Task requirements: Copy the entries below word for word, starting at the line that contains "Based on what" and ending at the final line of the entries.

Data for the task:
• • •

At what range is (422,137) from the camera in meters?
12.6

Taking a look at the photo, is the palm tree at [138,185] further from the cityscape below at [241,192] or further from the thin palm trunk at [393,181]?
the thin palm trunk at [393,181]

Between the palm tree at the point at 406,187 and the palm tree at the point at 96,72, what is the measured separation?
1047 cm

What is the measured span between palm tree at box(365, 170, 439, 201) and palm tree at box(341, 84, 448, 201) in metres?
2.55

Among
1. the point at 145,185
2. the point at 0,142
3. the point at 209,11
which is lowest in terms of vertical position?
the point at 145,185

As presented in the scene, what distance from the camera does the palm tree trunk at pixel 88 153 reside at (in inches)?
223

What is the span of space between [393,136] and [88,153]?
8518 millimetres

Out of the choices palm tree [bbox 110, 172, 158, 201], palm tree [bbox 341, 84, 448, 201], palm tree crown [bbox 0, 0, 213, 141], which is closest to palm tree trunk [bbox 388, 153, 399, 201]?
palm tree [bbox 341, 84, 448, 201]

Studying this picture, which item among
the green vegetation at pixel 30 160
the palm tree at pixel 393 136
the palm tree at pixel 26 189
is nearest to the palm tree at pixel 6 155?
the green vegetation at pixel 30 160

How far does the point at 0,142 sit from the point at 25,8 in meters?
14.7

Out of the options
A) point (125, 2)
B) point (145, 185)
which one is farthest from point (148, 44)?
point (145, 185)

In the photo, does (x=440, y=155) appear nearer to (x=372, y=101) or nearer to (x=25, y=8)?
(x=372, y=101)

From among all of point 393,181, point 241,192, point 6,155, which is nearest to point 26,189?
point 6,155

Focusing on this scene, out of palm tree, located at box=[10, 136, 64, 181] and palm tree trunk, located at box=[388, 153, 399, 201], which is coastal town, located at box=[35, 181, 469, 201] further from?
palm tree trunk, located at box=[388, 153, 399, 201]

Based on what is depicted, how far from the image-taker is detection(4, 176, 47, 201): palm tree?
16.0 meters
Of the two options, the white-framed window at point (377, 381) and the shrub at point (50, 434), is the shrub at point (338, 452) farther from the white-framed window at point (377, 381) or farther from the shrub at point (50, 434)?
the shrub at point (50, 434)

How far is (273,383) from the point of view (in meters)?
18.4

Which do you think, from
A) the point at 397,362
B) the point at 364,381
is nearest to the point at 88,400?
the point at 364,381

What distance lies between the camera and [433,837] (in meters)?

• • •

Written reply:
Based on what is depicted, how far from the image-taker is detection(4, 176, 47, 201): palm tree?
16.0 meters
Of the two options, the white-framed window at point (377, 381) and the shrub at point (50, 434), is the shrub at point (338, 452) farther from the white-framed window at point (377, 381) or farther from the shrub at point (50, 434)?
the shrub at point (50, 434)

How far is (273,383) from the point of view (in meters)?
18.4

Which do you think, from
A) the point at 397,362
B) the point at 364,381
is nearest to the point at 88,400?
the point at 364,381

What distance lies between the camera and [433,837] (in meters)?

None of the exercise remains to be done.